Document source:
★ ★ ★ ★ ★ ★ ★

La série de l’été ep. 5 : les vacances de Sarkozy

Parce qu'on ne s'en lasse jamais

La fameuse photo retouchée des vacances de Nicolas Sarkozy – webazia.fr

Sa promesse de quitter la vie politique en cas de défaite sonnait faux et à peine avait-il quitté l’Élysée qu’on s’imaginait déjà son retour dans l’arène. Aujourd’hui, il est plus que jamais question du précédent Président de la République, pour certains celui qui a coulé la France, mais pour d’autres celui qui la sauvera. Personne ne l’imagine rester en retrait, il déclare pourtant faire mûrir sa décision. A quelques semaines de la rentrée, Démosthène 2012 s’est procuré le journal de bord de Nicolas Sarkozy pour vous raconter en exclusivité la journée où il a pris cette fameuse décision.

[NDLR: Il pourrait ne pas s’agir du vrai journal de Nicolas Sarkozy]

9h : Je traîne en pantoufles dans le salon. Hier, Devedjian m’a montré le sondage qui dit que 65% des Français ne veulent pas de mon retour, donc j’ai décidé de ne pas y aller. Carla m’amène de force au marché. On ne peut pas faire deux pas sans qu’une petite vieille ne s’évanouisse sous le coup de l’émotion. Même si elles portent un badge UMP, ça me met de la pommade au cœur. Je vais peut-être réfléchir encore un peu.

10h: Carla est persuadée que l’Élysée, c’est gagné. J’ai beau lui répéter que ma décision n’est pas prise, elle donne toujours du « Quand on y sera, etc ». Aujourd’hui, elle recommence avec ça pendant que je travaille ma défense dans l’affaire Bygmalion: « Quand on y sera, on pourrait prendre un précepteur pour Giulia, avec tout le travail que tu auras. Mais ce ne serait pas bon pour l’image, je vais plutôt arrêter les tournées pour m’en occuper ». J’ai bien entendu, « arrêter les tournées » ? Plus d’enregistrements interminables en studio où je dois tout le temps acquiescer béatement, plus de salles de concerts à bourrer avec des militants UMP (de toute façon, comme on n’en a plus beaucoup …), plus de sous-textes politiques vaseux ? Ce serait plus qu’un soulagement pour moi, c’est un cadeau que je fais à la France, voilà enfin le Devoir qui m’appelle sous sa forme la plus criante de vérité.

★ ★ ★ ★ ★ ★ ★

Listing fourni:
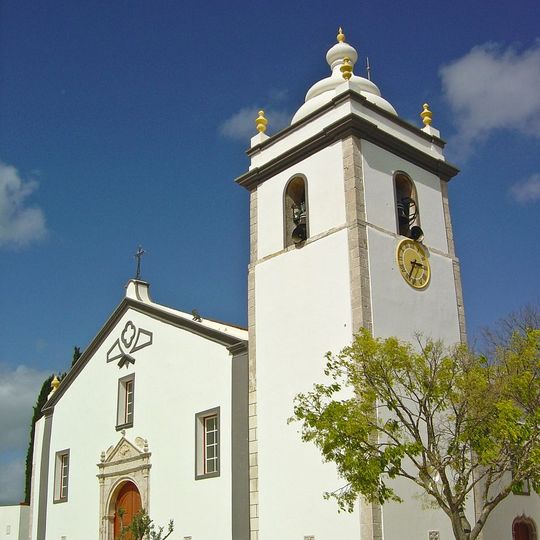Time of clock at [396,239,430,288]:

★ ★ ★ ★ ★ ★ ★

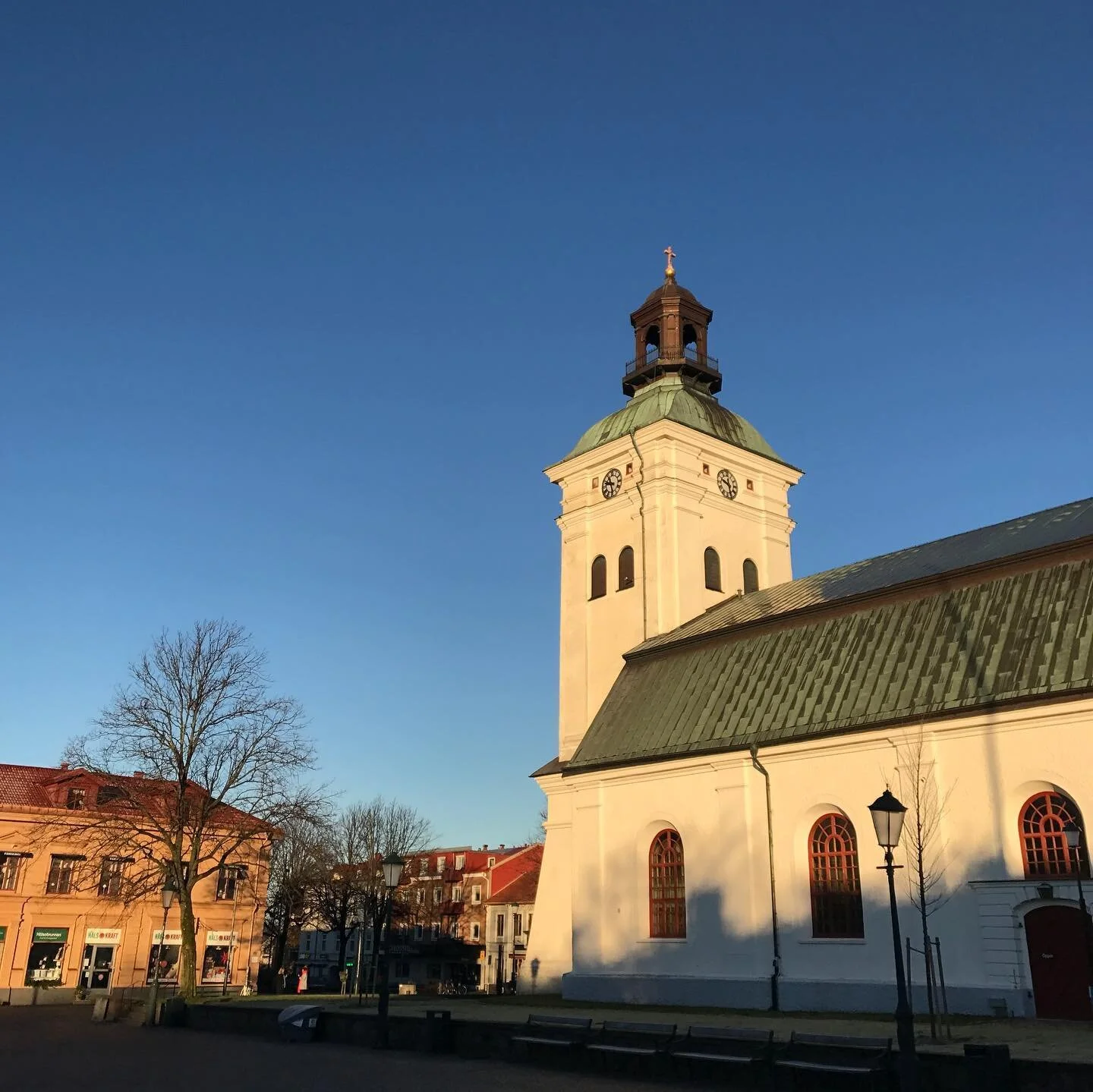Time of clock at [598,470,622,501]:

★ ★ ★ ★ ★ ★ ★

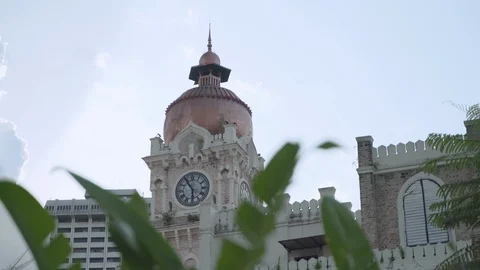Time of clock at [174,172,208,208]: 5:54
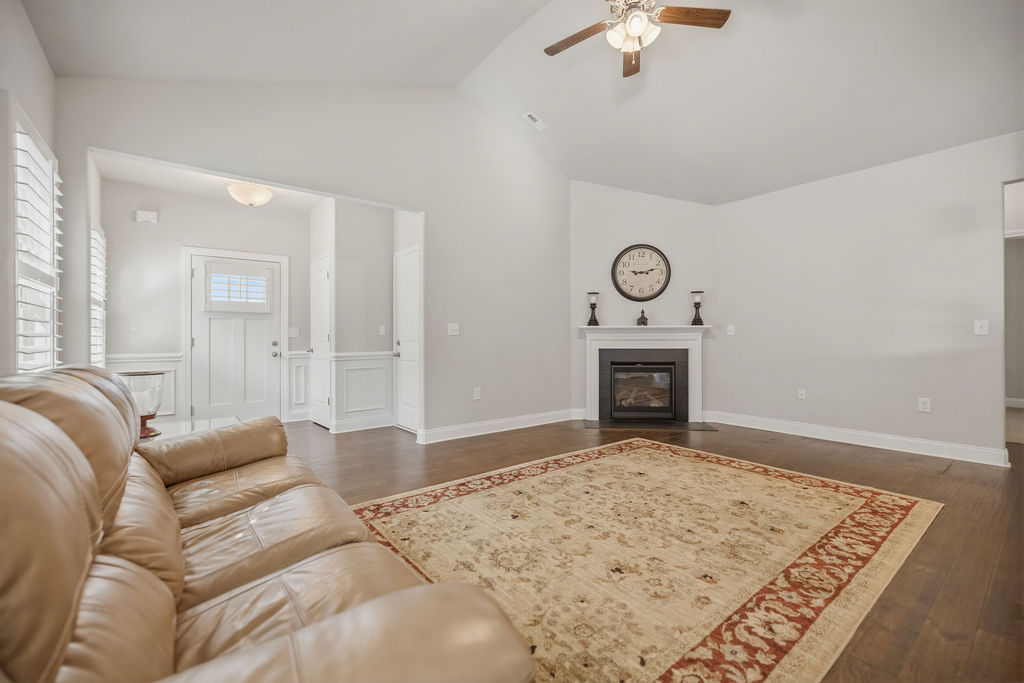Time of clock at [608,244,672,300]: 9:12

★ ★ ★ ★ ★ ★ ★

Consigne: Dans l'article sur les vacances de Sarkozy, relevez tout ce que l'auteur du journal se réjouit de ne plus avoir à subir si Carla arrête les tournées.

En réponse:
- les enregistrements interminables en studio où il faut tout le temps acquiescer béatement
- les salles de concerts à bourrer avec des militants UMP
- les sous-textes politiques vaseux